Borwein, Jonathan M.; Vanderwerff, Jon D., Constructible convex sets, Set-Valued Anal. 12, No. 1-2, 61-77 (2004). ZBL1059.46056.

Those authors have a book on the topic that gives the following more down-to-earth interpretation:

J. M. Borwein and J. D. Vanderwerff, Convex Functions: Constructions, Characterizations and Counterexamples Cambridge University Press, 2010. https://carma.newcastle.edu.au/resources/jon/Preprints/Books/CUP/cup-final.pdf

• Just before Proposition 7.5.6 it defines: "A (closed convex) set in a Banach space is constructible if it is representable as the intersection of countably many closed half spaces."
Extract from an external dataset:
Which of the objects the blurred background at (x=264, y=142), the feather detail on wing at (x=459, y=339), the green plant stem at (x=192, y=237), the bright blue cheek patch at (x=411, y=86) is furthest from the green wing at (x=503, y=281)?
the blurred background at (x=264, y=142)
• Proposition 7.5.6 in the book: "A closed convex subset [of a Banach space] containing the origin is constructible if and only if its polar is weak*-separable."

• The book immediately follows Proposition 7.5.6 with this interpretation: "In particular, all closed convex subsets of a separable [Banach] space are constructible."

The bracketed phrases in the above quotes are my own additions. Since $\mathbb{R}^n$ is a separable Banach space, it works for all closed and convex subsets of $\mathbb{R}^n$.